Seperti Top Cementing Plug, sirip dan bagian ekor memberikan tindakan menyeka yang positif. Sirip juga berfungsi sebagai segel saat menyemen. Inti sumbat bawah juga terbuat dari bahan khusus seperti Plastik, Aluminium atau Fenolik tergantung aplikasi dan kondisi sumur. Diafragma karet di bagian atas sumbat pecah setelah sumbat terpasang sehingga semen dapat mengalir melaluinya.
| Ukuran Casing | Kisaran berat casing | Sirip Penghapus | OD | |
| di dalam | mm | di dalam | mm | di dalam |
| 4 1/2″ | 14.14-17.26 | 9.50-11.60 | 110 | 4.331 |
| 5″ | 17.11-35.86 | 11.50-24.10 | 122 | 4.803 |
| 5 1/2″ | 20.83-39.88 | 14.00-26.80 | 135 | 5.315 |
| 7″ | 25.30-56.55 | 17.00-38.00 | 170 | 6.693 |
| 7 5/8″ | 35.72-63.69 | 24.00-42.00 | 185 | 7.283 |
| 9 5/8″ | 53.57-79.62 | 36.00-53.50 | 235 | 9.252 |
| 10 3/4″ | 60.27-97.77 | 40.50-65.70 | 260 | 10.236 |
| 13 3/8″ | 71.43-107.15 | 48.00-72.00 | 333 | 13.110 |
| 20″ | 139.89-197.93 | 94.00-133.00 | 498 | 19.606 |
Inti terbuat dari aluminium atau resin fenolik, tergantung pada aplikasi dan kondisi sumur.
Steker terbuat dari bahan berkinerja tinggi seperti karet atau resin fenolik.
Bagaimana cara kerjanya?
Umumnya, Steker atas dan steker bawah cocok untuk digunakan. Sebelum disemen, masukkan sumbat bawah terlebih dahulu, kikis dan bersihkan dinding lubang dengan pompa. Setelah pompa dipasang, naikkan tekanan menjadi 2~4 MPa, tahan dan pecahkan lapisan karet, sirkulasi terjalin.
Kemudian, mulailah menyuntikkan semen, masukkan ke dalam sumbat atas, pompa, tingkatkan tekanan, selesaikan penyemenan.
Steker Penyemenan Atas & Bawah Non-Rotasi dirancang untuk mengurangi waktu pengeboran.
Ketika cairan pengeboran membuat sumbat bawah bergerak ke ujung, kelopak bunga plum yang diangkat dari ujung bawah sumbat bawah menyatu dengan kelopak bunga plum berongga di ujung atas kerah pelampung.
Menggunakan Metode:
Pasang sumbat bawah sebelum menyuntikkan semen, dan pompa kikisan untuk membersihkan dinding sumur.
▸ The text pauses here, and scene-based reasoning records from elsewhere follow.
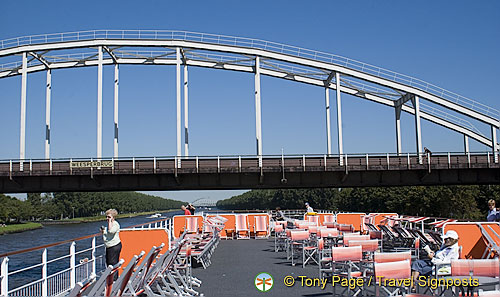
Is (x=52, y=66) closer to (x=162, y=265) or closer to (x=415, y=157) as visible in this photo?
(x=415, y=157)

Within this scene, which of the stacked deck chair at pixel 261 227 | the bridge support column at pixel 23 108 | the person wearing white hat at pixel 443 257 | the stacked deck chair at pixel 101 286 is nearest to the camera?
the stacked deck chair at pixel 101 286

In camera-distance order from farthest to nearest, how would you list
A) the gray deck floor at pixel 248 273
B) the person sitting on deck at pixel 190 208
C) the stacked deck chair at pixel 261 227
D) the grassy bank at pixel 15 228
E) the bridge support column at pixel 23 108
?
the grassy bank at pixel 15 228, the bridge support column at pixel 23 108, the stacked deck chair at pixel 261 227, the person sitting on deck at pixel 190 208, the gray deck floor at pixel 248 273

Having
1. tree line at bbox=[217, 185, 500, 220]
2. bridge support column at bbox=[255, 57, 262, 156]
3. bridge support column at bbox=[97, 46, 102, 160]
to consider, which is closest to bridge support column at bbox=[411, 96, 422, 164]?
tree line at bbox=[217, 185, 500, 220]

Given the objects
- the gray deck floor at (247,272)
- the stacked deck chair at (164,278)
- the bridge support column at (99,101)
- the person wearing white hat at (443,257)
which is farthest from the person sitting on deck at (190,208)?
the bridge support column at (99,101)

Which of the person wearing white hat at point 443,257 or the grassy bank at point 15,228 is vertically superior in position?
the person wearing white hat at point 443,257

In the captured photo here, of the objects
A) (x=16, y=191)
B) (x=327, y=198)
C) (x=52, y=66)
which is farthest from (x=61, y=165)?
(x=327, y=198)

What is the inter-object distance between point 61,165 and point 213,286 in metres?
32.2

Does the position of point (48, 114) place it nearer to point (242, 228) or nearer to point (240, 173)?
point (240, 173)

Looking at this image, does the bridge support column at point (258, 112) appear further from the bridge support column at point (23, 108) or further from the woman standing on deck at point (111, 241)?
the woman standing on deck at point (111, 241)

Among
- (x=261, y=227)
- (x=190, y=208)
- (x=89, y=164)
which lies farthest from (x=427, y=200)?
(x=190, y=208)

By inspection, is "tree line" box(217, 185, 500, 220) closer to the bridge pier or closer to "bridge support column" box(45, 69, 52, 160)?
the bridge pier

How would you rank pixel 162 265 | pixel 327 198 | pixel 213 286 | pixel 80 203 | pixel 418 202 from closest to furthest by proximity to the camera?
1. pixel 162 265
2. pixel 213 286
3. pixel 418 202
4. pixel 327 198
5. pixel 80 203

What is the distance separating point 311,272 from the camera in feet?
45.9

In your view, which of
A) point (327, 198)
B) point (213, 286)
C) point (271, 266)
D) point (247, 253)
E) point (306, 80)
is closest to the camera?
point (213, 286)
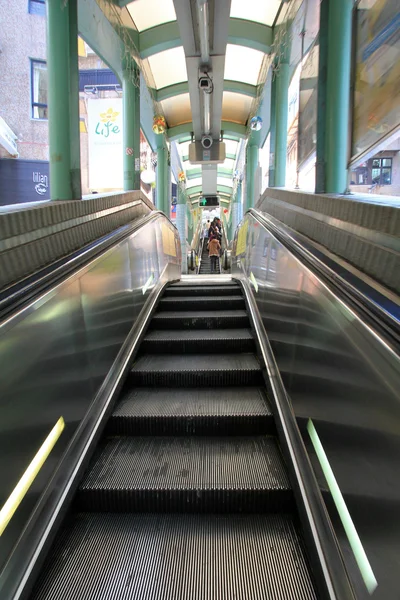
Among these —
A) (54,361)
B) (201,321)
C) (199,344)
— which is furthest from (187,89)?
(54,361)

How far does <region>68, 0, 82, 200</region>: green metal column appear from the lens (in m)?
3.26

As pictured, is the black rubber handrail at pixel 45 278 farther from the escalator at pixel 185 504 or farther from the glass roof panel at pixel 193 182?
the glass roof panel at pixel 193 182

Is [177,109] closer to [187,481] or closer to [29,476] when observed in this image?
[187,481]

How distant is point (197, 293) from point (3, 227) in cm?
268

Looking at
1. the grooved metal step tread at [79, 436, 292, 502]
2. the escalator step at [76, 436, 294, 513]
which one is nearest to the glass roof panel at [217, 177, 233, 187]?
the grooved metal step tread at [79, 436, 292, 502]

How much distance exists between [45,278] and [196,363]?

Setelah semua diatur, tingkatkan tekanan 2-4MPa hingga diafragma karet pecah sehingga terbentuk sirkulasi. Kemudian semen disuntikkan, pasang sumbat atas, pompa, atur tekanan, dan sementasi sumur berakhir.
Perbedaan tiap sumbat semen.
Sumbat semen anti putar, Saat menyemen, isolasi bubur semen dan lumpur untuk mencegah bubur semen meresap ke dalam lumpur dan mempengaruhi kualitas penyemenan.
Steker penyemen konvensional dapat dibagi menjadi dua jenis menurut kegunaannya: sumbat penyemen atas dan sumbat penyemen bawah. (sumbat karet, disebut juga sumbat karet, dapat digunakan untuk penyemenan sumbat tunggal)
Bubur semen bagian atas dipisahkan dari bubur untuk mencegah pencemaran bubur semen, dan pada saat yang sama bubur semen dimasukkan ke dalam annulus.
Bubur semen bagian bawah dan bubur semen dipisahkan untuk mencegah pencemaran bubur semen. Di dalam bubur semen terdapat pin geser yang dapat dibuka untuk dijadikan saluran bagi bubur semen.
Steker karet kami memenuhi standar industri minyak dan gas API dan China, dan juga merupakan produk terlaris perusahaan kami, yang diterima dengan baik oleh pengguna.
Sumbat semen anti putar dapat diaktifkan secara otomatis saat menekan bubur. Saat mata bor mengebor sumbat karet penyemen, sumbat karet tidak akan lagi berputar bersama mata bor, sehingga sangat meningkatkan efisiensi penghancuran dan menghilangkan bahaya tersembunyi dari sumur minyak.